Stated goal: Format the lines below, starting with the line that contains "From the camera, how" and continuing through the very last line, as a JSON list of strings with one string per line. Leave out any blank lines.

=== Data extract ===

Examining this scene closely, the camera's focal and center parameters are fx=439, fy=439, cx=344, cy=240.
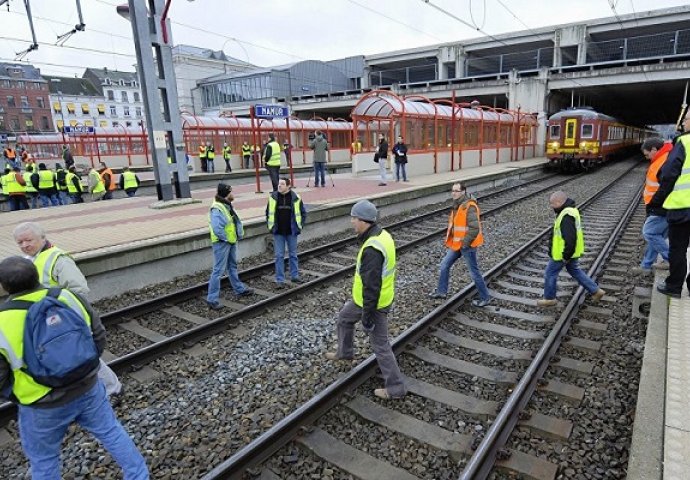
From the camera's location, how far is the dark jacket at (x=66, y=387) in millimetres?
2396

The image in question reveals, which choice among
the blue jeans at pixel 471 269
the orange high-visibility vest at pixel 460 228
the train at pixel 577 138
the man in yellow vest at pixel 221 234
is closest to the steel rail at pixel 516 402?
the blue jeans at pixel 471 269

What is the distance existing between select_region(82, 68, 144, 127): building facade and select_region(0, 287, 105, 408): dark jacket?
3681 inches

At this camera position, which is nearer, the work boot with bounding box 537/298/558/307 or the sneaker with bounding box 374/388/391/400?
the sneaker with bounding box 374/388/391/400

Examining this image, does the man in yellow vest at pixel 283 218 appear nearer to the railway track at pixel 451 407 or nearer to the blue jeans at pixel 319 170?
the railway track at pixel 451 407

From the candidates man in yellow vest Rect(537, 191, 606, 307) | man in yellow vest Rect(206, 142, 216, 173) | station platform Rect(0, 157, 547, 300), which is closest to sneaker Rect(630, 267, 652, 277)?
man in yellow vest Rect(537, 191, 606, 307)

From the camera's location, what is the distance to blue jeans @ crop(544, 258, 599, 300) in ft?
19.7

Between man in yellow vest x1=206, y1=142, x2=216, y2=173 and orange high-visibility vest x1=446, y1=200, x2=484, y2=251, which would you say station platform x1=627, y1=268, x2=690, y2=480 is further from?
man in yellow vest x1=206, y1=142, x2=216, y2=173

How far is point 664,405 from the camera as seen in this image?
11.3ft

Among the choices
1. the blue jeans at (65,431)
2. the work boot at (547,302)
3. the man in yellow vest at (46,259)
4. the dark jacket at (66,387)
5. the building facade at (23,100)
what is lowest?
the work boot at (547,302)

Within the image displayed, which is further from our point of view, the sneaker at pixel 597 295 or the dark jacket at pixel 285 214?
the dark jacket at pixel 285 214

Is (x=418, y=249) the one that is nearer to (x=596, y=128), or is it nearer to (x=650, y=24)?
(x=596, y=128)

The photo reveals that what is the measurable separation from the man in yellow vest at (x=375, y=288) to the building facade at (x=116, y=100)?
93.1 m

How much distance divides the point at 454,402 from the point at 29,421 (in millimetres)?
3318

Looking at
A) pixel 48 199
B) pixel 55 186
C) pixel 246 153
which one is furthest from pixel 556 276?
pixel 246 153
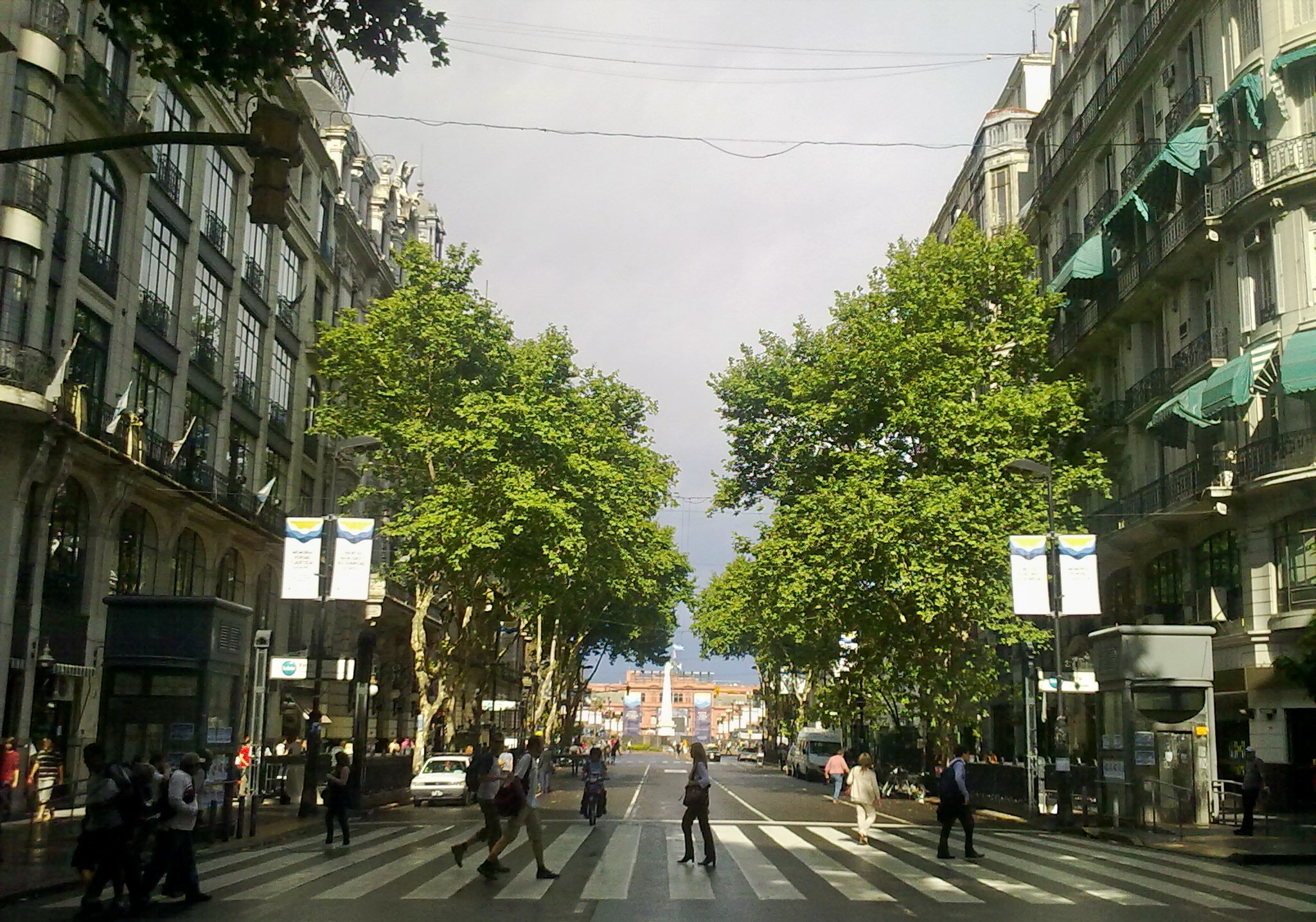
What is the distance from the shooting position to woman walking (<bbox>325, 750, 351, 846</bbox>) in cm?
2031

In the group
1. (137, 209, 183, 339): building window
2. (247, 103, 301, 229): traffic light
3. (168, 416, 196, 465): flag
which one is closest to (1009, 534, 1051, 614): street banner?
(168, 416, 196, 465): flag

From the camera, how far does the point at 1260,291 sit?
32531 millimetres

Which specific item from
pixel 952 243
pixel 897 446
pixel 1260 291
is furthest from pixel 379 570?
pixel 1260 291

===

Output:
[
  "From the camera, how far does the point at 1260,291 sit?",
  "32531 millimetres",
  "Which specific item from",
  "pixel 952 243",
  "pixel 897 446",
  "pixel 1260 291",
  "is furthest from pixel 379 570?",
  "pixel 1260 291"
]